◆ What to do ◆
**1.** In the post on Pratt parsers, which tool by Douglas Crockford is said to use a Pratt parser to parse JavaScript?
**2.** List each operator that the post on Pratt parsers gives as an example, and name the kind of operator the post calls it.
**3.** Please write the next few paragraphs of the post on Pratt parsers, starting after its last sentence.

---- Text

Pratt Parsers: Expression Parsing Made Easy

March 19, 2011code, java, javascript, language, magpie, parsing

Every now and then, I stumble onto some algorithm or idea that’s so clever and such a perfect solution to a problem that I feel like I got smarter or gained a new superpower just by learning it. Heaps (just about the only thing I got out of my truncated CS education) were one thing like this. I recently stumbled onto another: Pratt parsers.

When you’re writing a parser, recursive descent is as easy as spreading peanut butter. It excels when you can figure out what to do next based on the next chunk of code you’re parsing. That’s usually true at the top level of a language where things like classes are and also for statements since most start with something that uniquely identifies them (if, for, while, etc.).

But it gets tricky when you get to expressions. When it comes to infix operators like +, postfix ones like ++, and even mixfix expressions like ?:, it can be hard to tell what kind of expression you’re parsing until you’re halfway through it. You can do this with recursive descent, but it’s a chore. You have to write separate functions for each level of precedence (JavaScript has 17 of them, for example), manually handle associativity, and smear your grammar across a bunch of parsing code until it’s hard to see.

PB & J, The Secret Weapon

Pratt parsing fixes just that. If recursive descent is peanut butter, Pratt parsing is jelly. When you mix the two together, you get a simple, terse, readable parser that can handle any grammar you throw at it.

Pratt’s technique for handling operator precedence and infix expressions is so simple and effective it’s a mystery why almost no one knows about it. After the seventies, top down operator precedence parsers seem to have fallen off the Earth. Douglas Crockford’s JSLint uses one to parse JavaScript, but his treatment is one of the very few remotely modern articles about it.

Part of the problem, I think, is that Pratt’s terminology is opaque, and Crockford’s article is itself rather murky. Pratt uses terms like “null denominator” and Crockford mixes in extra stuff like tracking lexical scope that obscures the core idea.

--------
---- Data provided

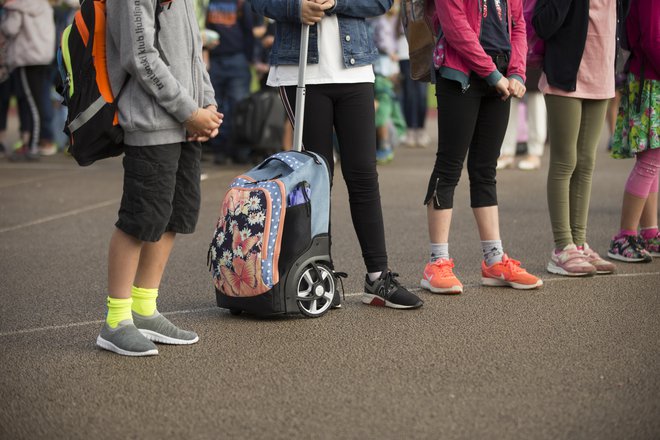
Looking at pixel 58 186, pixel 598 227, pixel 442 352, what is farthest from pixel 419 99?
pixel 442 352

--------

◆ Answers by task ◆
**1.** JSLint

**2.** + (infix), ++ (postfix), ?: (mixfix)

**3.**
This is where I come in. I won’t do anything revolutionary. I’ll just try to get the core concepts behind top down operator precedence parsers and present them as clearly as I can. I’ll switch out some terms to (I hope) clarify things. Hopefully I won’t offend anyone’s purist sensibilities. I’ll be coding in Java, the vulgar Latin of programming languages. I figure if you can write it in Java, you can write it in anything.

What We’ll Be Making

I’m a learn-by-doing person, which means I’m also a teach-by-doing one. So to show how Pratt parsers work, we’ll build a parser for a tiny little toy language called Bantam. It just has expressions since that’s where Pratt parsing is really helpful, but that should be enough to convince of its usefulness.

Even though it’s simple, it has a full gamut of operators: prefix (+, -, ~, ~), postfix (!), infix (+, -, *, /, ^), and even a mixfix conditional operator (?:). It has multiple precedence levels and both right and left associative operators. It also has assignment, function calls and parentheses for grouping. If we can parse this, we can parse anything.

What We’ll Start With

All we care about is parsing, so we’ll ignore the tokenizing phase. I slapped together a crude lexer that works and we’ll just pretend that tokens are raining down from heaven or something.

A token is just a chunk of meaningful code with a type and a string associated with it. Given a + b(c), the tokens would be:

NAME "a"
PLUS "+"
NAME "b"
LEFT_PAREN "("
NAME "c"
RIGHT_PAREN ")"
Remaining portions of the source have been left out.